螢火詩想 青い螢は何処へいますか、少年と。

詩歩子

第1話 序章、夕桜アンニュイその後


 雲雀東風が吹く、夕桜での君との邂逅もあっという間に過ぎ去り、私の高校生活は本格的に始まった。


 近藤君は私と同じ高校へ入学し、堺君は宮崎市内の私立高校へ特待生で入学したらしい、と風の便りで聞いた。 


 みんな変わっていくんだな、と移ろう世を噛み締める。


 スマートフォンを買った、その日のうちに私は彼のプロフィールを登録した。


 初めてメールを送ったらその日のうちに返信が来たから何か、嬉しかった。


 莉紗も普通とは違う進路を選んだから大変なのかな、と思いながら莉紗にもコンタクトを取った。
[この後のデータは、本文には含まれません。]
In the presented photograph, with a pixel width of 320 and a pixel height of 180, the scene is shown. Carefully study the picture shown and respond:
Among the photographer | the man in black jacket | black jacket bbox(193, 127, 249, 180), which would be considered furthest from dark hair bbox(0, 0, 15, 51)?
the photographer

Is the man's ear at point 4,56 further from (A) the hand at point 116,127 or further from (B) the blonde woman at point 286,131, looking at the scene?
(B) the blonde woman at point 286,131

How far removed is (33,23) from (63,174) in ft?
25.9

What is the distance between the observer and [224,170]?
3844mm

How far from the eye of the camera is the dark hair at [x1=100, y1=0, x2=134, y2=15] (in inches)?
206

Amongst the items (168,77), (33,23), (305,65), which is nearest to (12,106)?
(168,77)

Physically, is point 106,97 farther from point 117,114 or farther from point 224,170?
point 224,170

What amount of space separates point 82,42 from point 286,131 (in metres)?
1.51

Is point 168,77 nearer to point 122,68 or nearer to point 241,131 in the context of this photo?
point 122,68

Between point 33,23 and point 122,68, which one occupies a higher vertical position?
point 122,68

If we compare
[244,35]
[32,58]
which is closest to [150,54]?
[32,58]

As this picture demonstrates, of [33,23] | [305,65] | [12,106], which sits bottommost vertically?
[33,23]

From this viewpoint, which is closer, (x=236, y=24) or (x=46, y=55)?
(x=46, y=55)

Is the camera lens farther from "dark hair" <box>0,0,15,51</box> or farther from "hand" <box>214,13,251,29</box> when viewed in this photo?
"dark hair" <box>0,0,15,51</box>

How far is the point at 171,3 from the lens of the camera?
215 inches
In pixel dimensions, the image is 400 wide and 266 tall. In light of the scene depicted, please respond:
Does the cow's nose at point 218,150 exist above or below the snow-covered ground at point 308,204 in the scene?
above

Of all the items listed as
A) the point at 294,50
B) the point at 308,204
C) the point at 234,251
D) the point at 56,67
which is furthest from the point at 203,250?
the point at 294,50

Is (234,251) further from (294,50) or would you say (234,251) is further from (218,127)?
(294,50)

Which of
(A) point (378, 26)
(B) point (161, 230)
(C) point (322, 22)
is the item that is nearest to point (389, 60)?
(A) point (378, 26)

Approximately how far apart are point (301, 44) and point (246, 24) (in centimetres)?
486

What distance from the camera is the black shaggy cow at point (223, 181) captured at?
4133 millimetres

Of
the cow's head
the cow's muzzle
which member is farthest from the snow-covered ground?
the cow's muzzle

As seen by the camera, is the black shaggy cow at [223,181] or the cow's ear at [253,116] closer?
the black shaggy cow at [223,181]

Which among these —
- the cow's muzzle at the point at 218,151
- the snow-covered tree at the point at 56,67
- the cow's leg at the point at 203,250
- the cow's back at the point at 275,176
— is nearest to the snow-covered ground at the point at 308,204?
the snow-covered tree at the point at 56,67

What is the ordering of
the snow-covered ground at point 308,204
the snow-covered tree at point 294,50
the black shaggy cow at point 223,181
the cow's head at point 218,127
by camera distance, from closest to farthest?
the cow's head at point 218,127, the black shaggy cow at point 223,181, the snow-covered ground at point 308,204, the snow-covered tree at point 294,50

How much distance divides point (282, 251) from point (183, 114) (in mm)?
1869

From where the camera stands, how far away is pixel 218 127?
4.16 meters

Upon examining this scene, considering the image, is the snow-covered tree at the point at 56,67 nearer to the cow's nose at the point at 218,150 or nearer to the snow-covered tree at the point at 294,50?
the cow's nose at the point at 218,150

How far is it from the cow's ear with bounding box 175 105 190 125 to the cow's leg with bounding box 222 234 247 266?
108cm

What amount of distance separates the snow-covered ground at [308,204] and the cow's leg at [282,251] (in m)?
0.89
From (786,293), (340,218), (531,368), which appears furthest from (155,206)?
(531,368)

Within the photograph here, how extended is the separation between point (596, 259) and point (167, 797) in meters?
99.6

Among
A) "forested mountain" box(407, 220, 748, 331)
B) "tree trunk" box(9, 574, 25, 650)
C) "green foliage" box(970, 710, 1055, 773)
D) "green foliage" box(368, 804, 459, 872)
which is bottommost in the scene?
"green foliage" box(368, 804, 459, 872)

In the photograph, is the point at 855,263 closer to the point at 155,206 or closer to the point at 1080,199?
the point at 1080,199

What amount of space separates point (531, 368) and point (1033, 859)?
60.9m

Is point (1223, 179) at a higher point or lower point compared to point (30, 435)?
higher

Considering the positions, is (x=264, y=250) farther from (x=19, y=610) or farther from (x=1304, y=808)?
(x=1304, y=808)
 新しい教科書を買って、新しい勉強を習って、新しい部活も開始した。


 私は農業科に在籍しているから、気軽に参加できる農業クラブに入った。


 授業の延長みたいなものだけどそれなりに楽しい。


 休日には農協に行って手伝ったり、本格的に野菜を栽培したり、文化祭では手作りの苺ジャムや燻製のハムも販売するらしい。


 最近、学校のPR動画を作成しているから放課後が待ち遠しい。


 


 返信したい気持ちを抑えて私はスマートフォンの電源を消した。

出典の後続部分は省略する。